5.5.4 Hypothesis testing

The study hypothesis was tested using nested models of multiple linear regressions. The main idea of nested models is to verify the effect of the inclusion of one or more predictors in the model variance explanation (i.e., the \(\text{R}^{2}\)) (Allen, 1997). This can be made by creating a restricted model and then comparing it with a full model. Hence, the hypothesis can be schematized as follows.

\[ \begin{cases} \text{H}_{0}: \Delta \ \text{Adjusted} \ \text{R}^{2} \leq \text{MES} \quad \text{or} \quad \text{F-test is not significant} \\ \text{H}_{a}: \Delta \ \text{Adjusted} \ \text{R}^{2} > \text{MES} \quad \text{and} \quad \text{F-test is significant} \end{cases} \]

In order to test a possible latitude association in predicting the chronotype, the full model was the restricted model with the addition of the latitude variable. The restricted model had the local time of the sleep corrected midpoint between sleep onset and sleep end on work-free days (MSFsc) as the response variable, MCTQ proxy for the chronotype, with sex and age as predictors.

A residual analysis was made to ensure the validity of the models before the hypothesis test. The hypothesis was tested using a \(0.05\) (\(\alpha\)) significance level.
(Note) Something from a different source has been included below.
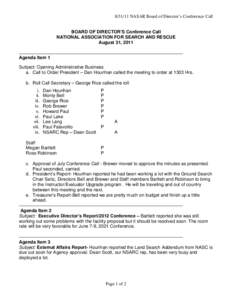 [removed]NASAR Board of Director’s Conference Call  BOARD OF DIRECTOR’S Conference Call NATIONAL ASSOCIATION FOR SEARCH AND RESCUE August 31, 2011 Agenda Item 1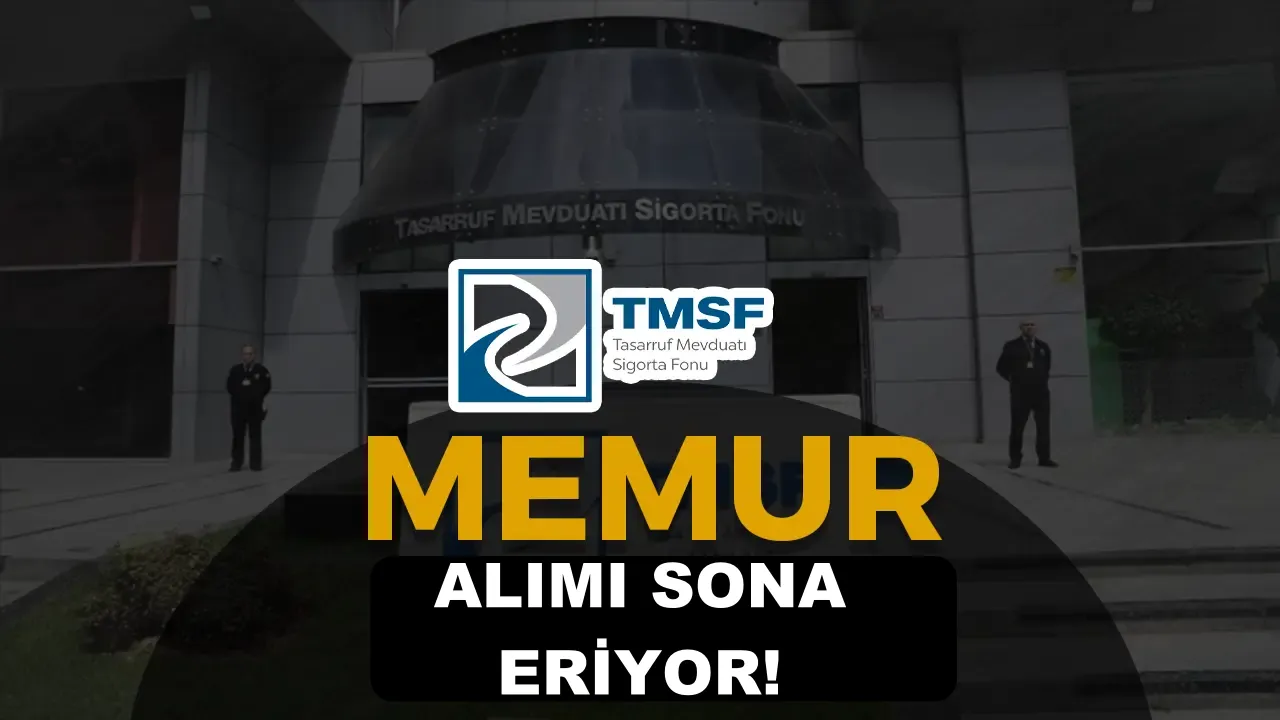 TMSF’de Memur Alımı İçin Geri Sayım Başladı! Başvurular Bugün Sona Eriyor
To favor the alternative hypothesis (\(\text{H}_{a}\)), not only the \(\text{R}^{2}\) of the full model must be significantly larger than the \(\text{R}^{2}\) of the restricted model, but the effect size must be at least considered small. To evaluate the effect size, Cohen’s \(f^{2}\) and his categorical parameters for size were used (Cohen, 1992). That means that, in order to favor (\(\text{H}_{a}\)), the effect size must be at least equal to or greater than \(0.0219\).

5.5.5 Data availability

Some restrictions apply to the availability of the main research data, which contain personal and sensitive information. As a result, this data cannot be publicly shared. Data are, however, available from the author upon reasonable request.
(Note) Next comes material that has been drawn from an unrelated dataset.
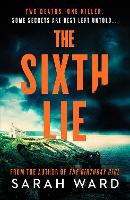 Book Cover for The Sixth Lie by Sarah Ward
Unrestricted data can be access on the research compendium via The Open Science Framework at the following link: https://doi.org/10.17605/OSF.IO/YGKTS.

5.5.6 Code availability

All analyses are fully reproducible and were conducted using the R programming language alongside the Quarto publishing system. The renv package was used to ensure that the R environment used can be restored (see renv.lock).

The code repository is available on GitHub at https://github.com/danielvartan/mastersthesis), and the research compendium can be accessed via The Open Science Framework at the following link: https://doi.org/10.17605/OSF.IO/YGKTS

5.6 Acknowledgments

This study was financed in part by the Coordenação de Aperfeiçoamento de Pessoal de Nível Superior - Brasil (CAPES) - Finance Code 001, Grant number 88887.703720/2022-00.

5.7 Ethics declarations

The author declares that the study was carried out without any commercial or financial connections that could be seen as a possible competing interest.

5.8 Additional information

See the supplementary material for more information.

Correspondence can be sent to Daniel Vartanian ().

5.9 Rights and permissions

This article is released under the Creative Commons Attribution 4.0 International License, which permits use, sharing, adaptation, distribution, and reproduction in any medium or format, as long as be given appropriate credit to the original author and the source, provide a link to the Creative Commons license, and indicate if changes were made.